-- Vos tâches --
• A. Dans l'extrait sur le comité Critical Friends de Veolia, quelles sont les cinq dimensions retenues pour évaluer la performance ?
• B. Poursuivez l'extrait sur le comité Critical Friends de Veolia à la suite de sa dernière phrase.

-- Extrait du document --
Les Critical Friends ont exhorté l’entreprise à “ne pas être lâche” : ne pas céder les actifs sans garantir la transition énergétique de leurs repreneurs.
Résultat : adoption d’une stratégie de substitution progressive (gaz, biomasse, capture carbone), suivie annuellement.
2. Le nucléaire et la dépollution
Lors du lancement du pôle “démantèlement et traitement des déchets nucléaires”, le comité a joué un rôle clé dans la définition du périmètre d’action et de communication, évitant au groupe le risque d’être perçu comme “complice des pollueurs”.
3. La raison d’être et la “performance plurielle”
Les Critical Friends ont contribué à la formulation de la raison d’être de Veolia et à la mise en place d’une évaluation de la performance sur cinq dimensions : économique, sociale, environnementale, commerciale et sociétale.

-- Matériel fourni --

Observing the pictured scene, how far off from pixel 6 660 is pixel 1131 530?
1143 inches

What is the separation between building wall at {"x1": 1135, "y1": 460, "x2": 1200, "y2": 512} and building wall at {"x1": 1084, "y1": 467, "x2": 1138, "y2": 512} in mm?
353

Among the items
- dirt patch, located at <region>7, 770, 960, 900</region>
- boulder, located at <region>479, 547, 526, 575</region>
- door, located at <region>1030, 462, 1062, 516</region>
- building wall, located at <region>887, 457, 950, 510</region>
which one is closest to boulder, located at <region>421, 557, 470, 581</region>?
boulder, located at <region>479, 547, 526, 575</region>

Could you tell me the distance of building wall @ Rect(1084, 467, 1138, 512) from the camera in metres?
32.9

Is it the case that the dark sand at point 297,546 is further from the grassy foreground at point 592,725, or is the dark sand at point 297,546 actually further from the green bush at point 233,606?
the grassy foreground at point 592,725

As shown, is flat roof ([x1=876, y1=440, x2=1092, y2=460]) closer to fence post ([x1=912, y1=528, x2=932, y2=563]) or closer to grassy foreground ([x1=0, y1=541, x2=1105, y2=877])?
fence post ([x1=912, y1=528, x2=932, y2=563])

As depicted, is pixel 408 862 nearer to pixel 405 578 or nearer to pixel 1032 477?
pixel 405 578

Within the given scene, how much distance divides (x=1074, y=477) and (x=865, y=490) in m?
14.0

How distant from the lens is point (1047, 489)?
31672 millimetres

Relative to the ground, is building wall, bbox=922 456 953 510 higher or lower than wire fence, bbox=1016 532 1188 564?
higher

...

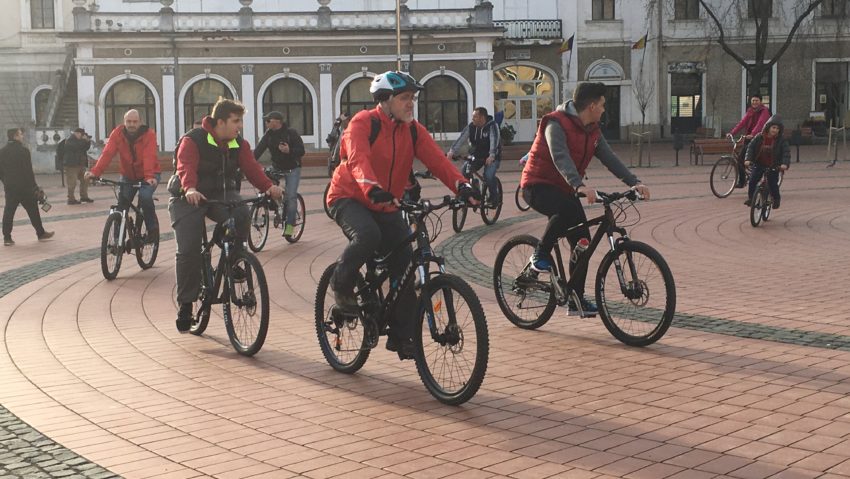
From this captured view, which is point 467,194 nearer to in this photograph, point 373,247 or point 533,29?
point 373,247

--

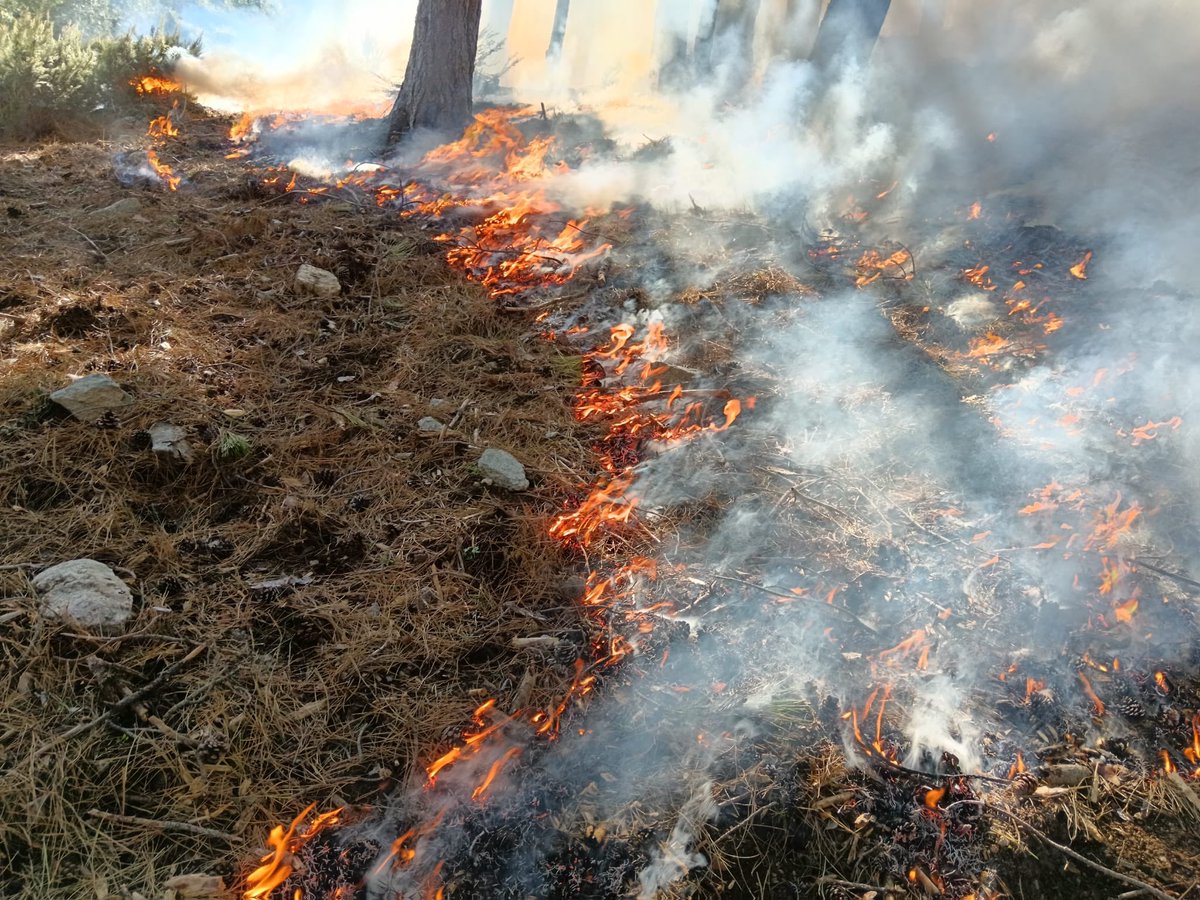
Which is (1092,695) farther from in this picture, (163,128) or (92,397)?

-- Résultats --
• A. Économique, sociale, environnementale, commerciale et sociétale.

• B.
Un dispositif qui inspire
Ce modèle hybride – entre think tank, comité d’éthique et advisory board – a inspiré d’autres grands groupes :
- Danone avec son Comité Mission,
- Unilever et son Sustainability Advisory Council,
- Google avec son AI Ethics Board,
- Airbus avec son Defence & Space Advisory Board.
Chacun adapte la structure à sa culture, mais tous partagent une conviction : la gouvernance de demain sera ouverte, pluraliste et responsable.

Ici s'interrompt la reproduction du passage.